While in Indonesia, be sure to try the unique and much sought-after Luwak Coffee, made from the droppings of the Asian Palm Civet and is commonly known as "Poo Coffee". To be honest, it's actually not that bad. Any coffee from Indonesia is going to leave an impression and those who have tried can relate.
Samosir Island
I traveled from Bukit Luwang to Berestagi, to trek the active volcano of Mount Sibayak. Next down to south Sumatra and taking a boat across to Lake Toba to visit the sacred Samosir Island. Samosir is the largest 'Island in an Island', and Lake Toba one of the deepest lakes in the world.
I wanted to locate the village of Tomok that I had heard so much about, offering a tapestry of experiences. This is the joy of travel, you never know where you could end up or what situation you may find yourself in, and I love that feeling.
Surely a joke by some that I was heading to a village of the remaining cannibals?
After an hour-long boat ride to the small town of Tuktuk, immediately I was in awe of how beautiful it was and I was excited because on this particular visit I had decided to lash out and take a superior cabin, on the water's edge of Lake Toba. The cabin was stunning and well-earned after spending a week trekking in the jungle of Sumatra. Oh, to see white sheets and towels again!
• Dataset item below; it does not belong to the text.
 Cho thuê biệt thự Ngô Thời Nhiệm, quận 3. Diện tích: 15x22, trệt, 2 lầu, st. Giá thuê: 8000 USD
Sometimes you just have to do it.
The village of Tomok is situated 7 kms from Tuktuk and you can easily Travel by motorbike. Alternately you can take a ferry from Prapat (leaving from Tiga Raja Harbour) which will take 40 minutes and is a lovely way to see the traditional Batak houses dot the landscapes of this volcanic Island. Any way you decide to get around on Samosir Island will cost you next to nothing.
The traditional Batak houses (Karo Rumah Adat) can house over 10 families at one time, with huge fire pits for cooking and drying, also a huge space underneath for wood and animals. They serve practical purposes considering things such as climate, what materials were available and local traditions.
The Batak people's architectural ingenuity really is a testament to their resourcefulness and adaptability. Climbing up the ladder to enter the home was a challenge but once I was in, I could only stand in amazement at the massive structure.
I tried to walk everywhere whilst on the Island, it was the much-needed exercise for the upcoming Camino from France. I walked 7 kms to Tomok, and on a 37-degree day it felt like 70 km, but it was a great opportunity to meet the local people along the way. By the time I had reached the town, I had been taught how to weave a basket, paint stones and had 7 children walking along with me. Immensely happy children.
I was Invited to eat lunch with a local family that I passed along the way, standing not far from the roadside all watching their very special feast simmer away.
In a humorous transaction of words and charades, he says that they only cook this on very special occasions because it is too expensive to buy meat. He removes the lid from the big claypot to reveal an entire pig, cooking in its own blood.
Unfortunately, I had to decline the invitation, hoping to find pancakes along the way.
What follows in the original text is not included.